What you are asked to do – Print the records again, matching each line exactly.

Source data –
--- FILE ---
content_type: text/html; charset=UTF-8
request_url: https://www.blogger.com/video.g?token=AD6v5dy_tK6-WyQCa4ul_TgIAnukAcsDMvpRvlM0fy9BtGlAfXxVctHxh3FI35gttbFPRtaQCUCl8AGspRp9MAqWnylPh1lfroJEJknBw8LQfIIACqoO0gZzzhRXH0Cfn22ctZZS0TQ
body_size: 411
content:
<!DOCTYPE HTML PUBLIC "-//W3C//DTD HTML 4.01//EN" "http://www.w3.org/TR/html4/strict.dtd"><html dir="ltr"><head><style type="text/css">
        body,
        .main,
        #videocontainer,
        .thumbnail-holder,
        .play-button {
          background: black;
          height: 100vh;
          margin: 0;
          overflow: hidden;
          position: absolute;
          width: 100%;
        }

Your response –
--- FILE ---
content_type: text/html; charset=UTF-8
request_url: https://www.blogger.com/video.g?token=AD6v5dy_tK6-WyQCa4ul_TgIAnukAcsDMvpRvlM0fy9BtGlAfXxVctHxh3FI35gttbFPRtaQCUCl8AGspRp9MAqWnylPh1lfroJEJknBw8LQfIIACqoO0gZzzhRXH0Cfn22ctZZS0TQ
body_size: 411
content:
<!DOCTYPE HTML PUBLIC "-//W3C//DTD HTML 4.01//EN" "http://www.w3.org/TR/html4/strict.dtd"><html dir="ltr"><head><style type="text/css">
        body,
        .main,
        #videocontainer,
        .thumbnail-holder,
        .play-button {
          background: black;
          height: 100vh;
          margin: 0;
          overflow: hidden;
          position: absolute;
          width: 100%;
        }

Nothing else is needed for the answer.